We recommend the same approach for full-text screening. After screening about 20% of the full-texts dually and achieving good agreement between reviewers, the team can proceed with single-reviewer screening of the full texts.10 If time and resources permit, a second person could verify the excluded full texts. Review teams will identify incorrectly included studies during the data extraction phase.
Supportive software
A wide range of software tools exists to support study selection (see www.systematicreviewtools.com).
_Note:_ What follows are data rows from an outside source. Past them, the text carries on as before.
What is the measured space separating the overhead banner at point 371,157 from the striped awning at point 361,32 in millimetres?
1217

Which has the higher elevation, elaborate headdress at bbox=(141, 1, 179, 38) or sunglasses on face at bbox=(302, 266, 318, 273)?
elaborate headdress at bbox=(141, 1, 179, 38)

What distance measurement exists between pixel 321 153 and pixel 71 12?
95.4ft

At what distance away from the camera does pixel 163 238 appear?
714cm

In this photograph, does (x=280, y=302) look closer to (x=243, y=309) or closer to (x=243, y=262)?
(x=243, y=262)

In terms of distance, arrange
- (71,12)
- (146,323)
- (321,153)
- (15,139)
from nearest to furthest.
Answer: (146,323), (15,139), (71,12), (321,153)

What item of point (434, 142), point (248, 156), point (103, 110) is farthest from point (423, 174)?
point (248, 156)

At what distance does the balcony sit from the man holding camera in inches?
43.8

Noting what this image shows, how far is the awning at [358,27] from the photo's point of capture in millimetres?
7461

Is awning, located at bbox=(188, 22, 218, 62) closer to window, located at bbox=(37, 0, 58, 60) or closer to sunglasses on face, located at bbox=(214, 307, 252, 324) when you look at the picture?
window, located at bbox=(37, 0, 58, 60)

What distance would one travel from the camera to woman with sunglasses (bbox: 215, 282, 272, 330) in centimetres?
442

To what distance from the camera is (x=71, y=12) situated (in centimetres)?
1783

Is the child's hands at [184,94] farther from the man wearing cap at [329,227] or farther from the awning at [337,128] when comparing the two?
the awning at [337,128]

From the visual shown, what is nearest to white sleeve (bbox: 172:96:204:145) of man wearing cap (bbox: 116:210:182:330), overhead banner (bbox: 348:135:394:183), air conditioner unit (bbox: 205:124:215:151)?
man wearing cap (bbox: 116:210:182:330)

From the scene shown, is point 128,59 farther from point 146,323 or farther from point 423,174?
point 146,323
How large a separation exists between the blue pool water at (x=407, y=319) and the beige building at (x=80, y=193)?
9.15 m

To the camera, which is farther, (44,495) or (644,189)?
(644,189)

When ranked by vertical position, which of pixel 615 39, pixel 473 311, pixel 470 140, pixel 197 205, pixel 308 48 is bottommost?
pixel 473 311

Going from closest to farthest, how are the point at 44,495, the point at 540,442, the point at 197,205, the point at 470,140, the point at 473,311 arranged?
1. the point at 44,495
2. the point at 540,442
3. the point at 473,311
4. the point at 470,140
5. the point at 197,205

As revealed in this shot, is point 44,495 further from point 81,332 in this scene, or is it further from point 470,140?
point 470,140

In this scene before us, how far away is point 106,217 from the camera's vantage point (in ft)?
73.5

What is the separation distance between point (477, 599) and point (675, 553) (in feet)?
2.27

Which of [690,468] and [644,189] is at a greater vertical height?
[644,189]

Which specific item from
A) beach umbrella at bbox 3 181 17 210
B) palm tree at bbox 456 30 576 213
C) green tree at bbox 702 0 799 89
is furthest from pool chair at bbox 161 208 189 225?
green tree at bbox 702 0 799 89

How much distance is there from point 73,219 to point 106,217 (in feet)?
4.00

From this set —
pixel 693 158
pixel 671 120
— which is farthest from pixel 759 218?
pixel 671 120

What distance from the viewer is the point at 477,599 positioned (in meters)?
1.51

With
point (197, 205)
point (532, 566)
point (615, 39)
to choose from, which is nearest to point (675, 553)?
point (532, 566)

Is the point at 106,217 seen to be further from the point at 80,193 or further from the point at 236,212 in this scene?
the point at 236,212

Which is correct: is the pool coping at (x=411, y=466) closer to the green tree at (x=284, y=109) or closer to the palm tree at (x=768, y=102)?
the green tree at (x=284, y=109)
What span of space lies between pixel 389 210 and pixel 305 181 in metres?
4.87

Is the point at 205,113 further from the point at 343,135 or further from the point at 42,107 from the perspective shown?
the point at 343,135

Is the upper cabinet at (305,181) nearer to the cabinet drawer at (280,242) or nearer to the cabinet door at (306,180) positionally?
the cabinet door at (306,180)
According to Harrison et al, these tools vary significantly in terms of cost, scope and intended user audience.21 However, most use similar principles: all identified records can be uploaded to a web platform, distributed between screeners and screened simultaneously. Decisions are automatically documented. Most tools provide a platform where both title/abstract and full-text screening can be conducted. More details on supportive software can be found in another paper of this series.22 Several applications (eg, Abstrackr,23 DistillerSR,24 EPPI-Reviewer,25 Pico Portal,26 Rayyan,27 RobotAnalyst28 and SWIFTActive-Screener29) have incorporated artificial intelligence (eg, active machine learning) to aid in study selection. While fully automating the study selection is not optimal, semiautomation (eg, one human screener+machine learning) is promising, at least in reviews of intervention studies30–33 and could be implemented in RRs. Artificial intelligence also ranks abstracts by relevance, which can be useful for prioritising studies during screening so that studies with a high likelihood for inclusion are displayed in order to be reviewed first. There is some guidance related to the point at which prioritised records no longer need to be screened or screened by only one reviewer, as some software displays the predicted inclusion rate during the screening process. Empirical evidence has shown that a predicted inclusion rate of 95% corresponds to finding around 98%–100% of relevant references during title/abstract screening.32 34
Crowdsourcing
Crowdsourcing is outsourcing tasks to a large community of people, usually via the internet. This can take a variety of formats,35 36 for example, microtasking, which involves breaking a task down into microformats to create a simple, discrete classification or categorisation task. This crowdsourcing mode is particularly well suited to tasks that involve processing large amounts of information or data, such as an SR’s title/abstract screening stages.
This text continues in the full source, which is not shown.